▶ [Excerpt provided]:
Arley Hall, the same family have resided in a property on this site since 1469

Rain still visible in the Flag Garden, you find yourself stumbling upon these delightful little garden spaces as you meander about the place

The curious crimson blooms of Ribes speciosum

Topiary entrance to the Herbaceous Border, and the thick clouds that passed overhead all day

Exochorda x macrantha ‘The Bride’

Detail of these charming flowers

Playful and fascinating, those huge yew buttresses are a joy!

Grand proportions and incredible structure, all that is lacking are the flowers! (please see below)

Two Magnolia trees form an arch leading to the Ilex Avenue. Oh dear, somebody’s left the mower out!

Clipped columns of Quercus ilex create this imposing scene

Sambucus racemosa 'Sutherland  Gold', we were so desperate to discover the name of this great beauty we hounded some poor chap passing by in a boiler suit! Alas, he did not know, or was perhaps too startled to tell us

Staphylea pinnata, the exciting seed pods of S. colchica posted recently here

A full glimpse of the Staphylea!

In the Kitchen Garden, tulip displays provide some early colour

An August view of the Herbaceous Border I took several summers ago

Sunday, 15 April 2012

Royal Botanic Gardens Kew

During a recent jaunt to London I was able to spend some time poking around Kew Gardens, the marvellous botanical garden that houses a breathtaking collection of plants from across the globe! I completed a placement here in my first year of the Careership (pre-blog), and consider it to be a truly wonderful place; something of a haven amongst the smog and litter of our bustling capital. Unfortunately, due to terrible planning and foresight, my camera battery bid me adieu rather early on during the visit! This led to selective photography, firing the blasted thing up with fingers crossed when I stumbled upon something interesting. What larks!

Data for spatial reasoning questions

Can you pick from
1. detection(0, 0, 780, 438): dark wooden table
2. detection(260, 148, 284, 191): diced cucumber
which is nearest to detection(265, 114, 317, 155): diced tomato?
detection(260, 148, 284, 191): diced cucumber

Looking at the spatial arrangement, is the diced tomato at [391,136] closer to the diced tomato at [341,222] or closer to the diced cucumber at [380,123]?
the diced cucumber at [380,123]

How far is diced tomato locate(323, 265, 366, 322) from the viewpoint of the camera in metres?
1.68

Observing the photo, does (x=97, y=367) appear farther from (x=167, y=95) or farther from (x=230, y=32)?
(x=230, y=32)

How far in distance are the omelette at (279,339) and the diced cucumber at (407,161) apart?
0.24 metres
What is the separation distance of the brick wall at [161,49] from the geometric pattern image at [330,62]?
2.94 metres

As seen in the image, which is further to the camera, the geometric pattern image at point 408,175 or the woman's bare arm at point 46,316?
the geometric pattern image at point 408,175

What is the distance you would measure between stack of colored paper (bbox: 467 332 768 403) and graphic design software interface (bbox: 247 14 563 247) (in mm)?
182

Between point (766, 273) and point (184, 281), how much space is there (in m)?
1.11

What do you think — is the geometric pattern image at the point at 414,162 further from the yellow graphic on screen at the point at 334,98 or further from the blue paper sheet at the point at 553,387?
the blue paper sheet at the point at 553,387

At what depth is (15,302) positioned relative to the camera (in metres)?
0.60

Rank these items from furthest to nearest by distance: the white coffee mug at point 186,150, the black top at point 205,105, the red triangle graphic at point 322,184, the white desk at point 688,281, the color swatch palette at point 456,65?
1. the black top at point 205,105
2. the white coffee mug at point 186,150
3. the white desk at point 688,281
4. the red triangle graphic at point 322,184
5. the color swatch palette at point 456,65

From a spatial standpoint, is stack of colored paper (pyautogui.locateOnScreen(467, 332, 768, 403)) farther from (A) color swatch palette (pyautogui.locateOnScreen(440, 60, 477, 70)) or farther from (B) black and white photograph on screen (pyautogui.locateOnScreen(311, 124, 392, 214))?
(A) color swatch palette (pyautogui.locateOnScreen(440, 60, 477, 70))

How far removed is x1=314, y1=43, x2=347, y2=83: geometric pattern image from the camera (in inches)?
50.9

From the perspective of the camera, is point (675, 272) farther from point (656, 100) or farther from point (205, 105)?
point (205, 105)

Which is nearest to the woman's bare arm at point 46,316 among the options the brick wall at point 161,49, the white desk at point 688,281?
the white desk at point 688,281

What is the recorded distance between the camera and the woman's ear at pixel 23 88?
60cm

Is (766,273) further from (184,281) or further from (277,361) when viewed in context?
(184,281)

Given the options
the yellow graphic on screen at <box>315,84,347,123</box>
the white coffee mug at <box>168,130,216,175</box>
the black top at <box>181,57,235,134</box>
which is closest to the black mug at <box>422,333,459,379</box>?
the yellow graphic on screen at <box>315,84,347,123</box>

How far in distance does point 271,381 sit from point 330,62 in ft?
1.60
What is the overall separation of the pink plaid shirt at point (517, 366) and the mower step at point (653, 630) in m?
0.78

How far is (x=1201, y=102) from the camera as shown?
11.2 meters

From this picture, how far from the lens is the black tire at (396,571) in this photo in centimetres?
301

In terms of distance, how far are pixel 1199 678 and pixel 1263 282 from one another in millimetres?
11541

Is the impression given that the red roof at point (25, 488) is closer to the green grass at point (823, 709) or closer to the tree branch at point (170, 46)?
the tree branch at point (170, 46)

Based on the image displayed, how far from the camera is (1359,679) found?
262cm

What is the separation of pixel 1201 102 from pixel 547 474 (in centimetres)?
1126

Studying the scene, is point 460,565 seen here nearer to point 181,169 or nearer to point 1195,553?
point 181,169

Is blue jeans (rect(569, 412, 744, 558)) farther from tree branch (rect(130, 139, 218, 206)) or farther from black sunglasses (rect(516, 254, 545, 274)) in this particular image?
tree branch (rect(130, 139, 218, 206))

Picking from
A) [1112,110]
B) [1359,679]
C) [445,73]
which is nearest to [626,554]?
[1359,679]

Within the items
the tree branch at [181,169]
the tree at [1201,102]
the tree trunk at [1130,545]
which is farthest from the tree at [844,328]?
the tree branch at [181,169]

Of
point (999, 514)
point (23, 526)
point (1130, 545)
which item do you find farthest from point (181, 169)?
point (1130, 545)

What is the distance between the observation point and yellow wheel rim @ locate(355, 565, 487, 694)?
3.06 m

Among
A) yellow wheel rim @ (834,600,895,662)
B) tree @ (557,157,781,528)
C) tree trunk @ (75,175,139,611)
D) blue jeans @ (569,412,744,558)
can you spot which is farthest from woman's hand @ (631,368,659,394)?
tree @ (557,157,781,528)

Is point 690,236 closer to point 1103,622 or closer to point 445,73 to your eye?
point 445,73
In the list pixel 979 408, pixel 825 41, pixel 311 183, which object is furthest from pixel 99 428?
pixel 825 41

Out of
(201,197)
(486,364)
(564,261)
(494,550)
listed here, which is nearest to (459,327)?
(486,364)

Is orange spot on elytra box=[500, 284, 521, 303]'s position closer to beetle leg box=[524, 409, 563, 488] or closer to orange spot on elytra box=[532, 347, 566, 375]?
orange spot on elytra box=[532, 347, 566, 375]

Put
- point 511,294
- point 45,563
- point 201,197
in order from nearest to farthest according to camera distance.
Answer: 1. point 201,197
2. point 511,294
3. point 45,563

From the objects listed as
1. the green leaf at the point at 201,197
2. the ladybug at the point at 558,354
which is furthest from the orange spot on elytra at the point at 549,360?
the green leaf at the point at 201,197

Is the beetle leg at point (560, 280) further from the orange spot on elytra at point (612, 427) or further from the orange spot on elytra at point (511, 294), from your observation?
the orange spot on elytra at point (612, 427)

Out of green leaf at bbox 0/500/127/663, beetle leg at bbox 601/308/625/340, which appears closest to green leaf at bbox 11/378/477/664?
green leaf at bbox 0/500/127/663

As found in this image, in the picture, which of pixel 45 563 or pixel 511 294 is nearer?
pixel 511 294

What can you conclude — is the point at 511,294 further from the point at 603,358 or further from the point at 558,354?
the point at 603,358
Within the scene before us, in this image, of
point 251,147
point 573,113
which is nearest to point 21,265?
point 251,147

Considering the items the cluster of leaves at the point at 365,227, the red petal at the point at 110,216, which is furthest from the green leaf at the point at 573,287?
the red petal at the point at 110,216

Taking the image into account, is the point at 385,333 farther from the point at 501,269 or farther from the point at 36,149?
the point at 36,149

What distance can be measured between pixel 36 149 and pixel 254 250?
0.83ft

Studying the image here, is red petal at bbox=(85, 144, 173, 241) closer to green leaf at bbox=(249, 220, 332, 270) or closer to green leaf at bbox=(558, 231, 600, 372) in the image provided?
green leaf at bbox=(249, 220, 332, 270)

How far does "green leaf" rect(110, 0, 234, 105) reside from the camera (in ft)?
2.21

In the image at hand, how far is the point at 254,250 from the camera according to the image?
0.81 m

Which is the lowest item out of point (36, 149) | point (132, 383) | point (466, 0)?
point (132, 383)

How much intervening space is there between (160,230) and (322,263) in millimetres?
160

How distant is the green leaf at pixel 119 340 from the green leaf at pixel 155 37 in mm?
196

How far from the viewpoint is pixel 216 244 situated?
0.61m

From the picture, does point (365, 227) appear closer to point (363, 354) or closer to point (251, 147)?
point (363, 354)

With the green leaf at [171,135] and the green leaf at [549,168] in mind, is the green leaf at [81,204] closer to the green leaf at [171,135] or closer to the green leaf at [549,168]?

▶ [Brief 1]: Print the portion of the garden excerpt between "Rain still visible" and "(please see below)", inclusive.
▶ [Brief 2]: Proceed with the garden excerpt, writing on from the last sentence it shows.
These lines were taken from a separate source.

▶ [Reply 1]:
Rain still visible in the Flag Garden, you find yourself stumbling upon these delightful little garden spaces as you meander about the place

The curious crimson blooms of Ribes speciosum

Topiary entrance to the Herbaceous Border, and the thick clouds that passed overhead all day

Exochorda x macrantha ‘The Bride’

Detail of these charming flowers

Playful and fascinating, those huge yew buttresses are a joy!

Grand proportions and incredible structure, all that is lacking are the flowers! (please see below)

▶ [Reply 2]:
Tulipa kaufmanniana in the Rock Garden

Splashes of Erythronium grandiflorum in the Woodland Garden

The Palm House! A magnificent relic from the Victorian era

Palm House sunset!

I became somewhat preoccupied with the low sun seen through the glass

Fortunately I will have an extended period to capture more images of this glorious garden, as I will be starting there in September as a student of the Kew Diploma in Horticulture! This is another three year training course, joining practical experience with academic endeavours. More information can be found here.

Wednesday, 4 April 2012


Damp, coldness and strong winds have replaced the mild, summery conditions we were recently experiencing. Misery! If you’d care to join me I’m pouring a glass of the stuff that warms and inebriates, and delving into some images from those happier times just a matter of days ago!

View to the manor through the Old Garden gate, with the white Hellebores posted recently

The dramatic and staggeringly beautiful combination of foliage and flower from Geranium maderense. This is unfortunately the last-hoorah, as this plant dies after flowering

The Rose Walk is clearly visible from the Plant House at this time of year, but later on the view will be masked by an abundance of flowers and foliage

One of my favourites; Fritillaria imperialis!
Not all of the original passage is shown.